When it was clear the church would proceed with demolition plans, St. John’s parishioner Bill Powell, then a 23-year-old UT student, stepped into the breach, and agreed that he would dismantle the brick house, and catalogue its pieces carefully, to reassemble it elsewhere. The news came as a relief, by the standards of 1983 Knoxville, an answer to the problem. William J. MacArthur, head of the McClung Collection and Knoxville’s de facto historian, wrote to his own church, “This house, one of a handful of antebellum structures surviving in downtown Knoxville, should be preserved at all costs.” He added, “Mr. Powell will do the members of St. John’s as well as the citizens of Knoxville a great service if he can preserve some or all of this building.”
Late that summer, Powell and several volunteers worked long days, with their own equipment, to preserve and catalogue what they could, primarily antebellum woodwork. “It was an enormous volunteer effort,” says historian Steve Cotham. Much of the brick was broken in the disassembly, but by one news report, Powell paid hundreds of dollars for a quantity of unbroken bricks. What became of them is unclear.
“If Bill Powell has his way, the old rectory of St. John’s...will rise again,” wrote Brewer. “But so far, he knows not where.”
Sen. Howard Baker offered encouragement, and U.S. Rep. John Duncan (father of the current incumbent) wrote, “This is an ambitious endeavor. But that is exactly what makes Knoxville the great place that it is, the young people willing to work to make ideas real.... My office lends its support to Bill....”
But all plans depend on mortal people remembering them.
The parts Powell’s volunteers took pains to save were stored in the old U.S. Pavilion. Only partially used for certain events after the World’s Fair, that odd relic was eventually torn down itself. Then it was stored in part of the old Brookside Mill on Baxter; that building was torn down, too.

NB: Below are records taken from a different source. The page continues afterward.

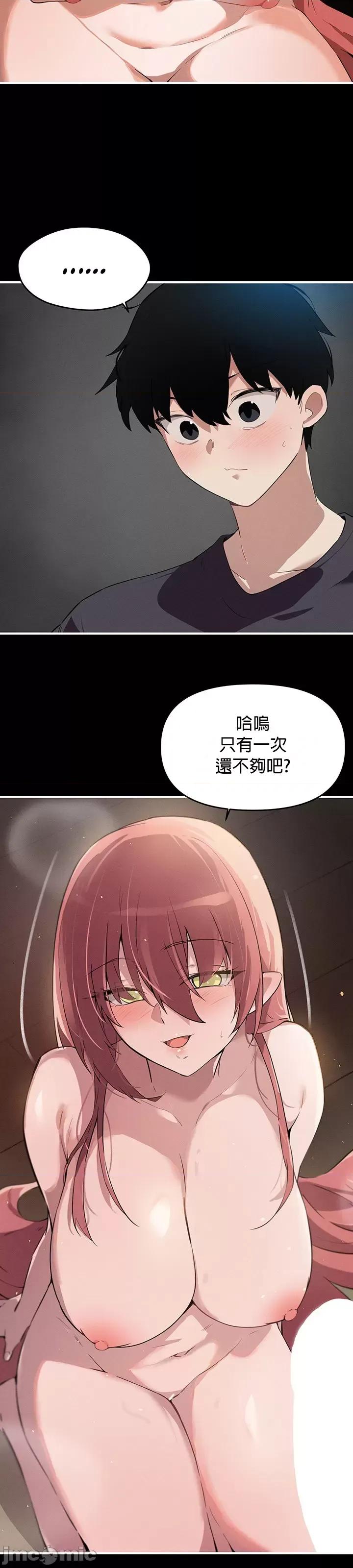 求求你給我能量 求求你給我能量 59 第26页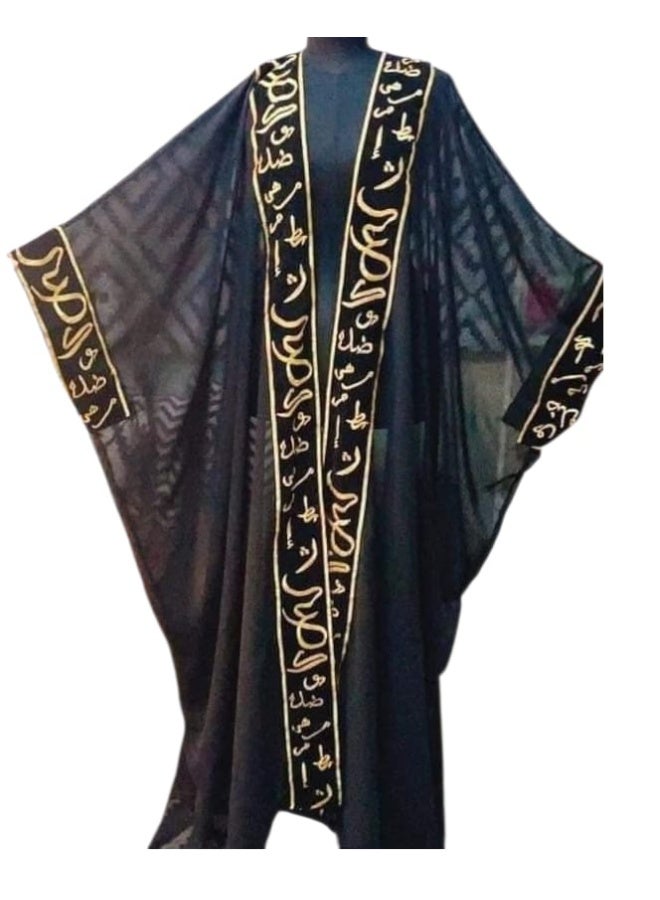 Handmade abaya card with distinctive embroidery in cheerful colors – Free Size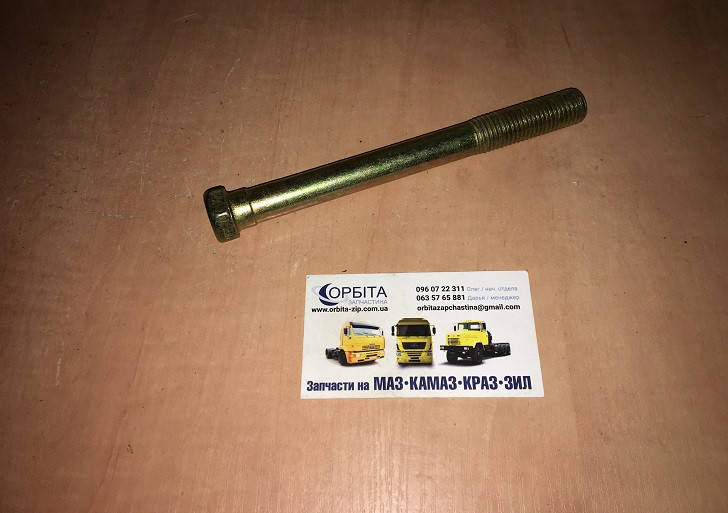 

200880 Болт М16х160 рессоры передней МАЗ (пр-во МАЗ)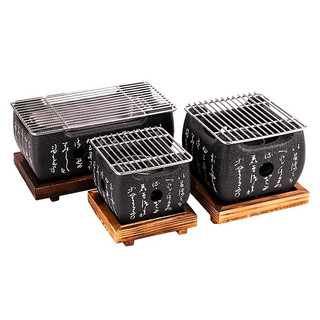 Bếp nướng bằng than kiểu Nhật Bản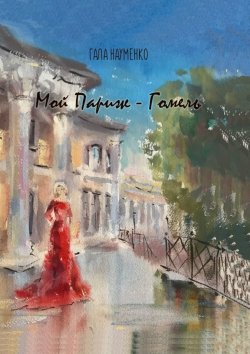 Книга "Мой Париж – Гомель" – Гала Науменко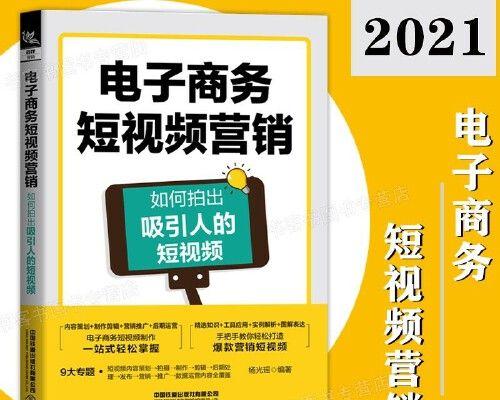 京东短视频拍摄技巧，让你成为优秀的短视频制作人（打造专业品质的短视频）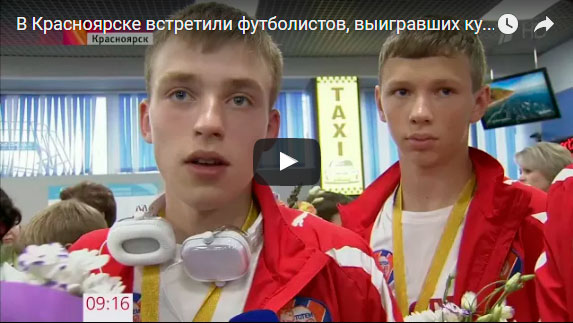 В Красноярске встретили футболистов, выигравших кубок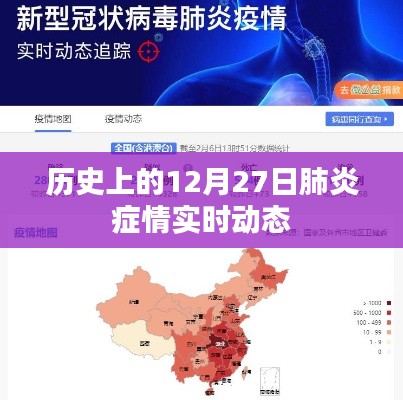 人前显贵 第4页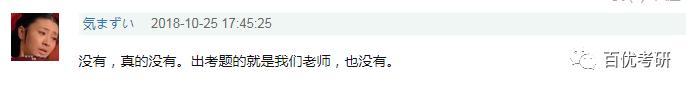 如何判断考研目标院校的难度,如何判断目标院校的考研难度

A serious plan, spearheaded by Gloria Neel, director of the city’s Housing and Urban Affairs office and chair of the Historic Zoning Commission, would have rebuilt the house in early 1987 on the northwest corner of Gay and Summit Hill, perhaps with intact bricks from another demolished house, to be occupied by the tourist bureau and some non-profits, like that of the Dogwood Arts Festival. TVA, and a Vermont-based Humes Foundation, a charitable organization founded by the rector’s diplomat great-grandson, were reportedly likely backers.
Total funding never arrived. By then, historian MacArthur had died, and Powell was ill with AIDS. He died in 1991. “Bill was one of my all-time favorite people,” says Bennett, citing Powell’s effective work to restore historic Mechanicsville, and in saving West Knoxville’s Baker-Peters House.

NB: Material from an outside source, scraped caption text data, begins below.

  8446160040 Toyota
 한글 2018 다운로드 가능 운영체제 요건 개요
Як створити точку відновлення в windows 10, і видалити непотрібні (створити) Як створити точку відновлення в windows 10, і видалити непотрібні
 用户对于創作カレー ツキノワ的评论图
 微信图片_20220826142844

For a time, his mother, Julia Tucker, helped shepherd the project. But as years passed, the Humes House vanished from the public consciousness. At some point, the remains of the house wound up in a storage trailer. “It’s been a long, long time ago,” says Parigin, who doesn’t remember the names of the two men he dealt with but says Powell sounds right.
And it wound up in a trailer on Rutledge Pike. Part of it—the part Meadows and here assistants weren’t able to fit in their storage area—is still there. “They’re welcome to all this if they want it,” says Parigin. “But if somebody wants it, they need to do something.”

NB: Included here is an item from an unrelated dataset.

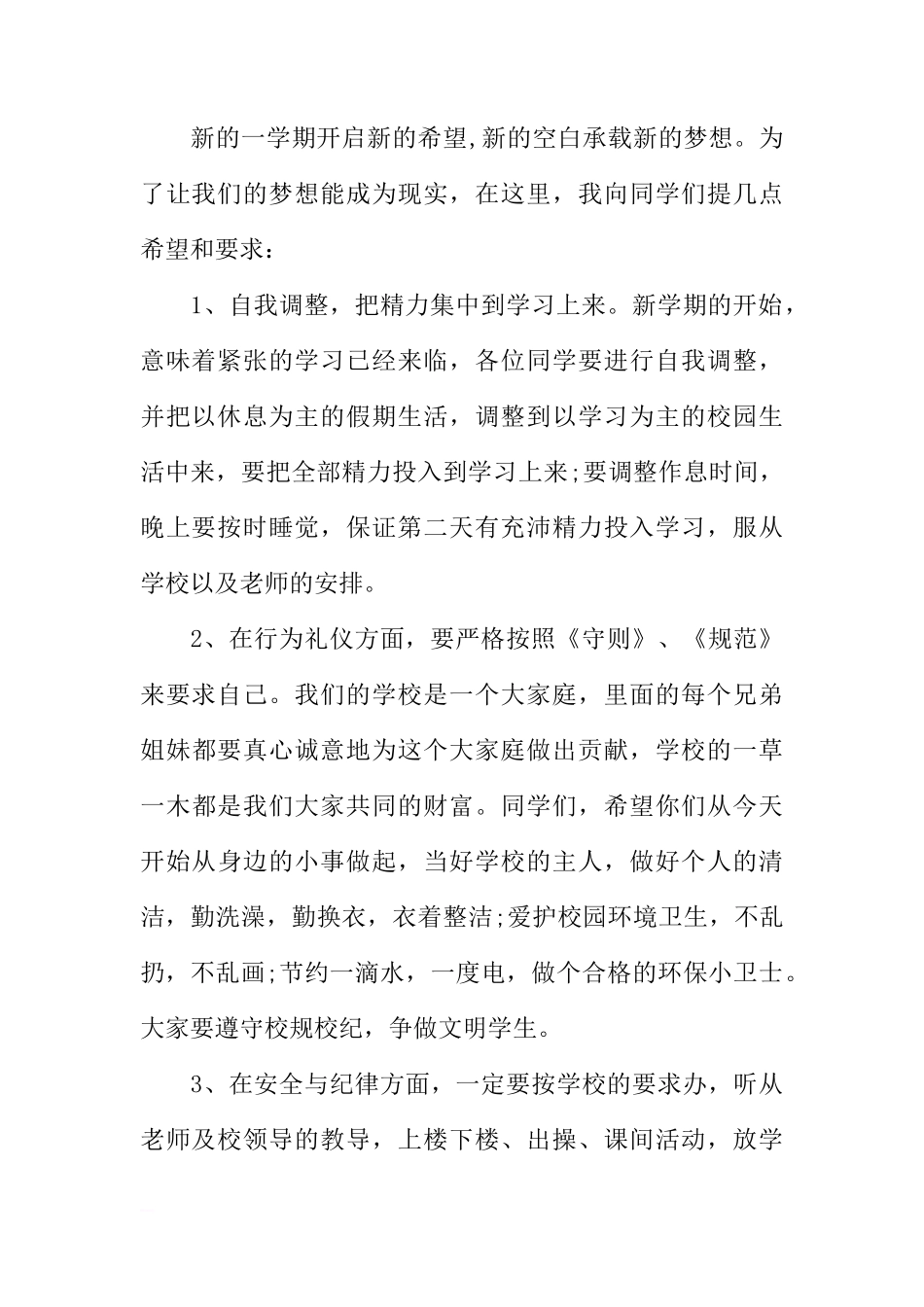 XX开学第一周国旗下讲话稿范文[推荐]_第2页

Knox Heritage donated a few pieces to the East Tennessee Historical Society. Some preservationist developers have had a look at the parts, but haven’t figured out a use. Julia Tucker still lives in Knoxville, but isn’t returning calls.
“It is time to let the rest go, I guess,” says Cotham, “since without someone like Bill pushing the project on all fronts, it is just not going to happen.”
As for the big door and 30 windows, Knox Heritage is entertaining proposals. At this writing most of the wooden parts of the Humes House still await reassembly.
To Bennett, there’s a moral to the tale. Taking a house apart with a sincere intent to re-erect it elsewhere is a long shot. “They ought not to be torn apart and floating around,” she says. “They need to be saved in place.”